"This thing has got to stop absolutely now," said Philip and echoed with a note of satisfaction in his own phrasing, "absolutely now."
"You see, Stratton," said Tarvrille as if he were expanding Philip's assertion, "there's been too many divorces in society. It's demoralizing people. It's discrediting us. It's setting class against class. Everybody is saying why don't these big people either set about respecting the law or altering it. Common people are getting too infernally clear-headed. Hitherto it's mattered so little.... But we can't stand any more of it, Stratton, now. It's something more than a private issue; it's a question of public policy. We can't stand any more divorces."
He reflected. "We have to consider something more than our own personal inclinations. We've got no business to be here at all if we're not a responsible class. We owe something—to ourselves."
It was as if Tarvrille was as concerned as I was for this particular divorce, as if he struggled with a lively desire to see me and Mary happily married after the shortest possible interval. And indeed he manifestly wasn't unsympathetic; he had the strongest proclivity for the romantic and picturesque, and it was largely the romantic picturesqueness of renunciation that he urged upon me. Philip for the most part maintained a resentful silence; he was a clenched anger against me, against Mary, against the flaming possibilities that threatened the sister of Lord Maxton, that most promising and distinguished young man.
Of course their plans must have been definitely made before this talk, probably they had made them overnight, and probably it was Tarvrille had given them a practicable shape, but he threw over the whole of our talk so satisfying a suggestion of arrest and prolonged discussion that it never occurred to me that I should not be able to come again on the morrow and renew my demand to see Mary.
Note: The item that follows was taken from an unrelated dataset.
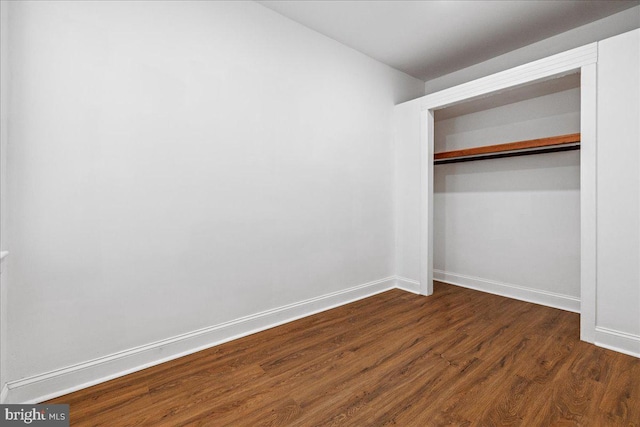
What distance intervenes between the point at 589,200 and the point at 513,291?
1.39 metres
Even when next day I turned my face to Martens and saw the flag had vanished from the flagstaff, it seemed merely a token of that household's perturbation. I thought the house looked oddly blank and sleepy as I drew near, but I did not perceive that this was because all the blinds were drawn. The door upon the lawn was closed, and presently the butler came to open it. He was in an old white jacket, and collarless. "Lady Mary!" he said. "Lady Mary has gone, sir. She and Mr. Justin went yesterday after you called."
"Gone!" said I. "But where?"
"I think abroad, sir."
"Abroad!"
"I think abroad."
"But—— They've left an address?"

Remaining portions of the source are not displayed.